Et Fologo, agacé par les Ivoiriens qui moquaient ses contorsions politiques, d’asséner toute honte bue : "On ne crée pas un parti politique pour accéder au pouvoir. C’est une erreur. J’ai créé ce parti pour apporter ma contribution à la consolidation de notre pays. Tout le monde ne peut pas être ministre ou président. Que chacun fasse bien ce qu’il a à faire ! D’ailleurs, qu’est-ce que cela peut bien faire aux gens si je mange à toutes les tables ?"

Moustapha Niasse, devenu un as du contorsionnisme politique, pourra très bien se mirer dans les propos honteux du leader du président du Rassemblement pour le progrès, la paix et partage (Rppp).

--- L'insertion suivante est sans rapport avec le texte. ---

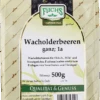 Fuchs Wacholderbeeren Ganz (500g) -Knorr Store 47297183 7e64 4c03 b5da cb2af41488d3 2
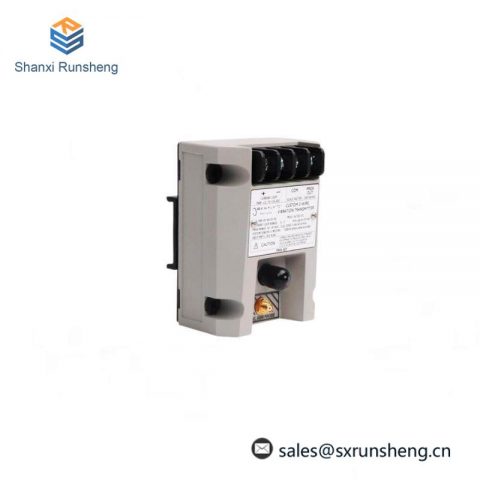 Bentley Nevada 990-05-50-01-CN: High-Precision 2-Wire Vibration Transmitter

De Taphus Clay à Edgar Faure

Moustapha Niasse est resté dans les annales politiques sénégalaises comme ayant été l’homme qui a donné un coup de poing mémorable à un certain Djibo Laïty Ka, un de ses rivaux au sein du Parti socialiste, au cours d’une réunion restée mémorable du Bureau politique de cette formation alors au pouvoir.

Parce que l’actuel leader de l’Union pour le Renouveau démocratique (Urd), et as de la contorsion politique lui aussi, avait tenu des propos qui n’avaient pas eu l’heur de lui plaire, Niasse l’avait giflé. C’était en 1984 si nos souvenirs sont exacts.

Pour ce haut fait de gloire, les journaux satiriques de l’époque l’avaient d’ailleurs surnommé "Taphus Clay", en référence au fameux champion du monde de boxe de poids lourd Cassius Clay qui s’était ensuite converti à l’Islam sous le nom de Mohamed Aly.

D’une manière générale, le contorsionnisme politique de Niasse nous rappelle celui d’Edgar Faure, célèbre homme politique français de la Quatrième République et qui était de tous les régimes. Faure avait à ce point la manie de changer d’idéologie politique qu’il avait été surnommé "la girouette".

Et lui, répondait à ses détracteurs ceci : "Ce n’est pas moi qui tourne, c’est le vent !" Moustapha Niasse pourrait donner la même réponse aujourd’hui à ses contempteurs…

Serigne Saliou Guèye

Le Témoin


*** Phrase empruntée à Laurent Dona Fologo, homme politique Ivoirien, président du Conseil Economique et Social (2010-2011) sous Gbagbo.